### STATED GOAL
Reproduce exactly the lines from the one that holds "From a camera" through the last line of the entries, both ends included, but not the pictures.

* begin INPUT FOR THIS TASK *

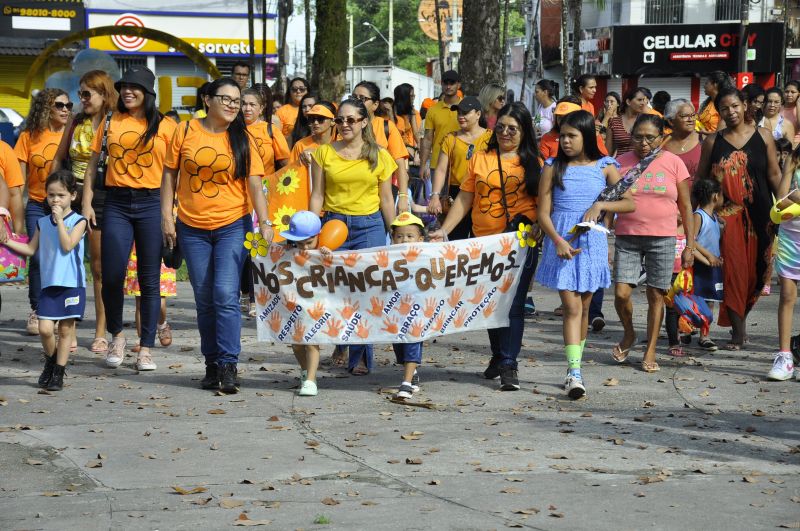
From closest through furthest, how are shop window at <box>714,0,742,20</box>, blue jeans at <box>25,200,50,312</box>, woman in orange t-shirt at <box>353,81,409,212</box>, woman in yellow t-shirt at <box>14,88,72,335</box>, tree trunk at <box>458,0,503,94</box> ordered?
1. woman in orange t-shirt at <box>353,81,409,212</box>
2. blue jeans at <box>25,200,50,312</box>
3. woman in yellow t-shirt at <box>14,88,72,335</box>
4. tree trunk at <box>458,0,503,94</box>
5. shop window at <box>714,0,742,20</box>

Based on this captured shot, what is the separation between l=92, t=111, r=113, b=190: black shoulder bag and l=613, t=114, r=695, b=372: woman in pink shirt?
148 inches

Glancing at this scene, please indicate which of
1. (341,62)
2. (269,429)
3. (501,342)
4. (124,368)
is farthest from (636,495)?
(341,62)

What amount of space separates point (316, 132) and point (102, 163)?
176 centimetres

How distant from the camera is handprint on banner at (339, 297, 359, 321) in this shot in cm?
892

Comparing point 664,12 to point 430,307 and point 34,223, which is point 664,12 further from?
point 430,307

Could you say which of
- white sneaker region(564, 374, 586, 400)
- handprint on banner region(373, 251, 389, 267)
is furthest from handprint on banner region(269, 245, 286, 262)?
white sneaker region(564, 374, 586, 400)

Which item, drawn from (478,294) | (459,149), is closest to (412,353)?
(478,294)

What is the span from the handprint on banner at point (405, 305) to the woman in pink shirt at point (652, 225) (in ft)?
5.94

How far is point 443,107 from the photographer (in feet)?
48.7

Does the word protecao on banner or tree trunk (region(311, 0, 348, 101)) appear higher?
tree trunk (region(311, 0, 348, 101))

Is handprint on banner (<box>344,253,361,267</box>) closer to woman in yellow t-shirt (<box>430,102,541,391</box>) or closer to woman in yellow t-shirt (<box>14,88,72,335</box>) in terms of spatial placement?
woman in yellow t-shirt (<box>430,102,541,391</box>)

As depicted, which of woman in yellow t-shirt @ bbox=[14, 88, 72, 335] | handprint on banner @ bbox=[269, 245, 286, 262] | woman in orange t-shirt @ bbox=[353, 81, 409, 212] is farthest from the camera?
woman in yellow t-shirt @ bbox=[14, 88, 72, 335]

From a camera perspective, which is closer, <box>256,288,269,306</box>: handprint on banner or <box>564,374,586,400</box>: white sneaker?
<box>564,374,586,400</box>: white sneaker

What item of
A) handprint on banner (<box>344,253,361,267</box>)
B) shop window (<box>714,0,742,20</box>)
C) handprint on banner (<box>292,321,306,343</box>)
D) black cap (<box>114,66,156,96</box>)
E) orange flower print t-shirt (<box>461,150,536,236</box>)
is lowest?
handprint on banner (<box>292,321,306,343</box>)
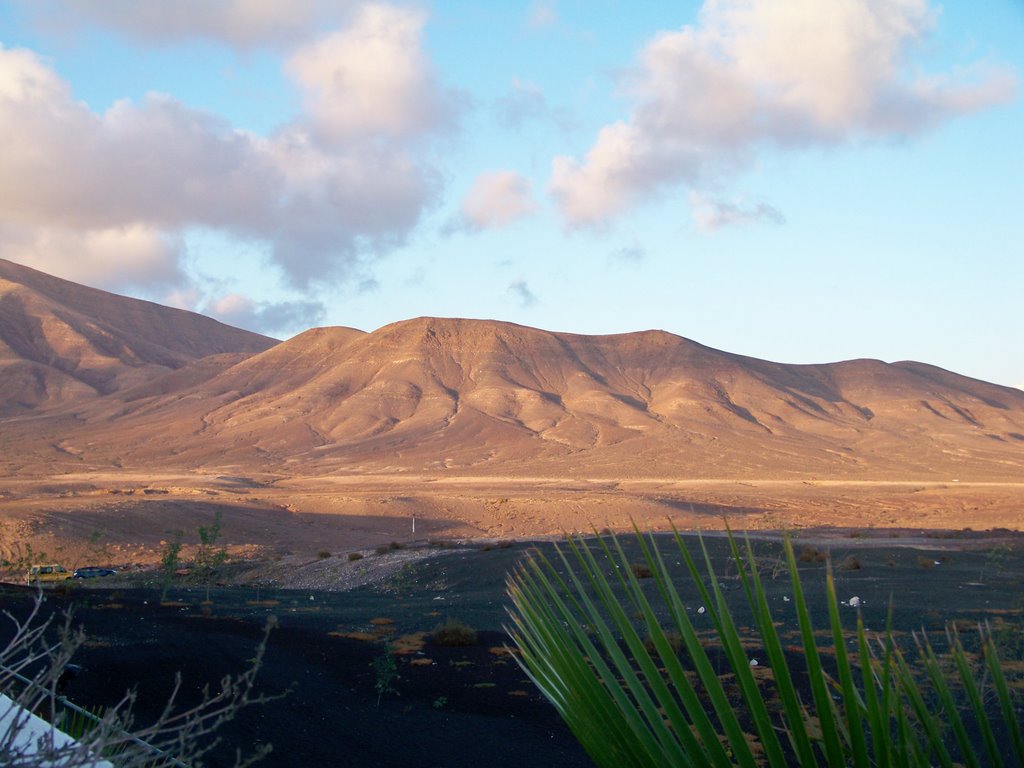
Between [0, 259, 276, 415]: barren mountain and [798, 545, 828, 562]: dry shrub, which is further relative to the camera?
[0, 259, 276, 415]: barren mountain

* end INPUT FOR THIS TASK *

### RESULT
From a camera perspective, which is closer, <box>256,288,269,306</box>: handprint on banner or <box>564,374,586,400</box>: white sneaker?
<box>564,374,586,400</box>: white sneaker

What item of
A) handprint on banner (<box>344,253,361,267</box>)
B) shop window (<box>714,0,742,20</box>)
C) handprint on banner (<box>292,321,306,343</box>)
D) black cap (<box>114,66,156,96</box>)
E) orange flower print t-shirt (<box>461,150,536,236</box>)
is lowest?
handprint on banner (<box>292,321,306,343</box>)
Between [0, 259, 276, 415]: barren mountain and [798, 545, 828, 562]: dry shrub, which is further relative to the camera?
[0, 259, 276, 415]: barren mountain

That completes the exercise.